LLMRAGOpen SourceBenchmarkingMemory Architecture

MEMORYLENS: BENCHMARKING LLM MEMORY DECAY ACROSS 100 CONVERSATION TURNS

I built MemoryLens after noticing a glaring gap: every RAG tutorial claims superior recall, but nobody had actually measured how memory architectures degrade as conversations grow longer. So I quantified it.

5.45×

Recall/token improvement

85%

Chunked RAG recall @ T=100

78%

Lower cost vs naive

100

Conversation turns tested

THE PROBLEM WITH LLM MEMORY

LLMs forget. When a conversation exceeds the context window, tokens get dropped — and the model loses facts it was told 30 messages ago. Naive truncation (just dropping old tokens) is the default behaviour in most production chatbots. RAG-based memory retrieves relevant chunks instead of dropping them blindly. But how much better is it, really, at turn 50? Turn 100?

I modelled memory decay using Ebbinghaus forgetting curves alongside exponential and linear decay models, then ran statistical multi-seed benchmarks across five memory backends.

FIVE MEMORY ARCHITECTURES TESTED

1. Naive → Sliding window truncation. Baseline. 2. RAG → Dense retrieval (all-MiniLM-L6-v2) on full history. 3. Chunked RAG → Chunked dense retrieval, top-8 → rerank top-4. 4. Cascading → Temporal decay-weighted retrieval. Best efficiency. 5. SummaryMemory → LLM-generated rolling summaries.

EVALUATION METRICS

All five metrics are computed without requiring an API key — content-based evaluation only:

Recall@T — Is the fact present in retrieved context at turn T? Precision@K — What fraction of retrieved chunks are relevant? Temporal Drift — How much stale/contaminated content leaks through? Memory Noise — Ratio of irrelevant content in the context window.
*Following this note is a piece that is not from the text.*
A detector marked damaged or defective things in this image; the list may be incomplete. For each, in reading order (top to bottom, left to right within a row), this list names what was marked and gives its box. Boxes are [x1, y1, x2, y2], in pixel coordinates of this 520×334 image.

Cascade Efficiency — Recall improvement per token consumed.

BENCHMARK RESULTS

At turn 100, Chunked RAG achieves 85% recall using 38 tokens/query. Cascading Temporal delivers 5.45× better recall-per-token efficiency than naive truncation. Naive truncation bottoms out at 31% recall.

SummaryMemory showed high recall but suffered from hallucination drift — the LLM-generated summaries introduced factual contamination at scale, making it unreliable for high-stakes applications.
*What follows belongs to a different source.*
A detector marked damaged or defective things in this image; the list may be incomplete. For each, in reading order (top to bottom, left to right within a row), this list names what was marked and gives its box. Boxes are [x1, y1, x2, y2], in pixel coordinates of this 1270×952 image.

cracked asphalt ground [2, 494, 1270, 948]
WHY THIS MATTERS FOR PRODUCTION RAG

If you're building a customer support chatbot, a coding assistant, or any long-horizon conversational AI and using naive truncation, you're silently losing context that directly impacts response quality. MemoryLens gives you a reproducible framework to test your memory strategy before it fails in production.

OPEN SOURCE

MemoryLens is fully open-source. It ships with 24 integration tests, CI via GitHub Actions (Python 3.10–3.11), a Streamlit dashboard, and supports Groq, OpenAI, Anthropic, OpenRouter, and Ollama as LLM backends — no API key required for the content-based metrics path.